• **TEXT UNDER STUDY**
------------------------------------------------------------

In 1843, Queen Victoria appointed Garrard as the first ever official Crown Jewellers, leading to the production of numerous pieces of silverware and jewellery for the royal family, as well as the upkeep of the Crown Jewels. The company has dealt with a number of famous jewels, such as the Cullinan diamonds (including Cullinan I, "The Great Star of Africa"), and created such pieces as the Imperial Crown of India in 1911, the crown of Queen Mary for her coronation, and the Crown of Queen Elizabeth in 1937. In 1852, Garrard were given the responsibility of re-cutting the famous Koh-i-Noor diamond into a brilliant.

In 1848, Garrard produced what is now referred to as the America's Cup, the oldest international sporting trophy. The Cup is an ornate sterling silver bottomless ewer originally awarded in 1851 by the Royal Yacht Squadron for a yacht race around the Isle of Wight in England, which was won by the schooner America. The trophy was renamed the 'America's Cup' after the yacht and was donated to the New York Yacht Club under the terms of the Deed of Gift, which made the cup available for perpetual international competition.

Garrard amalgamated with The Goldsmiths and Silversmiths Company in 1952, when they closed their Albemarle workshops and moved premises to Regent Street. In October 1959, Mappin & Webb, a subsidiary of Sears Holdings, bought Garrard.

In July 1990, Sears sold Mappin & Webb and Garrard to fellow jeweller, Asprey plc, retaining an 38.5% interest in the expanded group. In 1998, Asprey plc was renamed Asprey & Garrard and moved from 112 Regent Street to premises on New Bond Street. The company demerged in 2002, with Garrard returning to the Albemarle Street site it first occupied in 1911. Garrard was acquired by the US private equity firm Yucaipa Companies in 2006, ending its partnership with Asprey.

Jade Jagger was the creative director for the company from 2001 until being replaced by Stephen Webster in 2006. In 2012, Sara Prentice was appointed creative director of the brand.

=== Royal warrant ===
In 2007, Garrard & Co's services as crown jeweller were no longer required, with the reason cited being that it was simply 'time for a change'. This ended over 160 years of Garrard's tenure as the inaugural British Royal Jeweller, although Garrard still holds a royal warrant from Charles III while he was Prince of Wales.

------------------------------------------------------------

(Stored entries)
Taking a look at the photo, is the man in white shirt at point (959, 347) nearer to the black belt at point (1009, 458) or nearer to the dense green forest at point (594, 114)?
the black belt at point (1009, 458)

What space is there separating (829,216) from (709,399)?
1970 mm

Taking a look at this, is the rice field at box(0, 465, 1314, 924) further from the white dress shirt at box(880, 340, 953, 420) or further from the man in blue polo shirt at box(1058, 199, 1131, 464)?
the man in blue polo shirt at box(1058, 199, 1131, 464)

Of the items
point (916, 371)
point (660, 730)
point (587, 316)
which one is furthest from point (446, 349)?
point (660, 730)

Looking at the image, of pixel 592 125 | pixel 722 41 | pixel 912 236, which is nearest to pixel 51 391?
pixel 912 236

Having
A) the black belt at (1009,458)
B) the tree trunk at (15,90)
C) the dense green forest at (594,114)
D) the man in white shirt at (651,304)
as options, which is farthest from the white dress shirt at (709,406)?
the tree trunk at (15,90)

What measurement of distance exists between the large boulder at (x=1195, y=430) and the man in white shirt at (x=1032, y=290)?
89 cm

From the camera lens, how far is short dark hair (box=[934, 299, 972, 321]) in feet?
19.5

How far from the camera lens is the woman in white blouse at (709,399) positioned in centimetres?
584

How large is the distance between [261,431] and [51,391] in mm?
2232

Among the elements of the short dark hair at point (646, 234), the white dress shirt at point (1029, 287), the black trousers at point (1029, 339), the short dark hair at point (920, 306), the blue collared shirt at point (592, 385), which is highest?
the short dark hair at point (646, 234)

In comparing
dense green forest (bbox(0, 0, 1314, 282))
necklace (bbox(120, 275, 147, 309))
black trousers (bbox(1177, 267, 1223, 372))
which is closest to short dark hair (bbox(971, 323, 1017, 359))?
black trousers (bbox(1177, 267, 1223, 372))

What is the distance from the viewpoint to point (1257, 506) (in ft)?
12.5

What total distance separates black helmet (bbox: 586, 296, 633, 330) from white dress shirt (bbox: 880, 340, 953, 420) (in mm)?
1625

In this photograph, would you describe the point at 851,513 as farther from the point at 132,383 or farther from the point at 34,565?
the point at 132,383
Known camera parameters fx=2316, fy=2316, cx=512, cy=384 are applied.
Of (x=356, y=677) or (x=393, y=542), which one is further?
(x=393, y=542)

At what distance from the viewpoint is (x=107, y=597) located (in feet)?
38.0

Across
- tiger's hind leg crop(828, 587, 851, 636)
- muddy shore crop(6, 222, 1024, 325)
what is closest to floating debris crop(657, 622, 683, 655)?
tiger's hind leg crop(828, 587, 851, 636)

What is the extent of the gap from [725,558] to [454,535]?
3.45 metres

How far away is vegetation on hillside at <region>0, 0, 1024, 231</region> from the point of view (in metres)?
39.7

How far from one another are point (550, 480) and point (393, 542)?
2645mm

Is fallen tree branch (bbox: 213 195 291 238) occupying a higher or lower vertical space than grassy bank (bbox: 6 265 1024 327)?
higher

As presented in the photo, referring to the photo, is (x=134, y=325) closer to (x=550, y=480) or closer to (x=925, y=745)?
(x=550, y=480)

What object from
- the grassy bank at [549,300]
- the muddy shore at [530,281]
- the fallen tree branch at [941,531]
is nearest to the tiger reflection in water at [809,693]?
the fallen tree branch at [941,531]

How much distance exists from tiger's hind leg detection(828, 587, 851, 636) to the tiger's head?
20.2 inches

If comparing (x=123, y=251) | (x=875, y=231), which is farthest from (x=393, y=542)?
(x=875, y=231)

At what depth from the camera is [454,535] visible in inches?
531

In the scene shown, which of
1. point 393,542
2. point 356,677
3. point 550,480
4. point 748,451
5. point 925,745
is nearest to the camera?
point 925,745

------------------------------------------------------------

• **EXERCISE OBJECTIVE**
Answer these questions from the Garrard history above:
1. In what year did Queen Victoria appoint Garrard as the first official crown jewelers?
2. Which yacht won the 1851 race around the Isle of Wight?
3. Which US private equity firm acquired Garrard in 2006?

• **SOLUTION**
1. 1843
2. The schooner America
3. Yucaipa Companies